The objective of this study was to develop and evaluate a novel, cost-effective hydrogel system using sodium alginate and wheat bran-derived AX for cultivating 3D triple-negative breast cancer spheroids. This hybrid gel system aims to provide a more physiologically relevant microenvironment for cancer cell growth while supporting high-content imaging assays for rapid assessment of cellular toxicity, uptake, and treatment effects. Specifically, MDA-MB-231 breast cancer cells were used, being the most frequently diagnosed cancer in women [23]. More than 40,000 women die from breast cancer in the US every year [24]. Triple-negative breast cancer cells (TNBC) are the most aggressive type and lack estrogen, progesterone, and HER2 receptors [25]. Researchers use established triple-negative breast cancer cell lines like MDA-MB-231 [26], which develop 3D spheroids [27] for studying cell-cell interactions and the tumor microenvironment. These cells require specialized conditions to study their behavior more accurately in the laboratory [28].
AX was extracted from wheat bran collected from a North Dakota milling company.
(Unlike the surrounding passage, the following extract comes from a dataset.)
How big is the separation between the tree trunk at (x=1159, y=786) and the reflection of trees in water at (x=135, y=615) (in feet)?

Wheat bran constitutes about 15- 25% of milling byproducts but provides little profit due to transportation costs [29]. Wheat bran primarily comprises the outer kernel layers and is composed of insoluble AX, cellulose, starch, protein, β-glucan, and lignin [30]. The overall AX concentration ranges from 6.1% to 22.1% in bran and 1.4% to 2.8% in flour. Wheat bran AX constitutes approximately 29% of wheat’s total dietary fiber. Wheat bran is a valuable reservoir of hemicellulose compounds, with around 7.8% being water-soluble. AX, a polysaccharide, makes up 86.4% of the total water-soluble hemicellulose in wheat bran. AX, composed of arabinose and xylose pentose sugar units, displays a notably intricate molecular structure, characterized by a β-(1−4)-xylan backbone with α-(1−2) and α-(1−3) linked arabinose side chains (Figure 1) [31,32].
AX’s chemical structure offers a platform for delivering bioactive molecules due to its branching and multifunctional chemical groups. The self-assembling behavior of AX resulted from the hydrophobic interactions, Van der Waals forces, and various intra- and intermolecular H-bonding among AX molecules. Previously, our group developed a facile and reproducible method to generate functional nanomaterials from wheat bran-derived AX and encapsulated the nanoparticle with nucleic acid and showed the potential of using AX for nucleic acid delivery. In this study, the spectroscopic characterization of AX, such as FTIR and 1H NMR were conducted [31].
Sodium alginates from brown seaweed form hydrogels through ionic gelation with higher concentrations of Ca2⁺, Sr2⁺, or Ba2⁺ ions [33]. Research has shown that human intestinal organoids can be cultured in vitro and undergo epithelial differentiation in alginate hydrogels. Optimal cancer spheroid survival rates occurred in 1-2% alginate gels. The 0.5% alginate gel closely resembled those of commercial extracellular matrix (ECM) hydrogels [34]. To enhance cell adhesion and the growth of cancer spheroids, a hybrid alginate-AX hydrogel was prepared that is cost-effective compared to commercial ECM mixtures and compatible with high-content imaging assays for cellular toxicity assessment.

2. Materials and Methods

2.1. Extraction of AX from Wheat Bran

AX was extracted from wheat bran by a method developed by Lopez et al. with modifications following our previous work [31]. An amount of 40 g of wheat bran was mixed with 400 mL of 4.5% potassium hydroxide (KOH) solution and stirred at 100 °C for 2 h. The resultant slurry was then centrifuged for 20 min at 8885 g, and the supernatant was collected. Thereafter, two times the volume of 95 % ethanol was added to the collected supernatant, and the suspension was stored at 4 °C for 16 h to ensure complete precipitation of AX. The precipitate was then collected by centrifugation (same speed and time above) and was washed thoroughly with distilled water to remove ethanol and excess KOH. Subsequently, the AX was dried in a vacuum oven at 40 °C for 24 h and was lyophilized at −50 °C using a freeze-dryer (Modulyod, Thermo Electron Corporation, USA). The chemical structure and the extraction process of AX are shown in Figure 1.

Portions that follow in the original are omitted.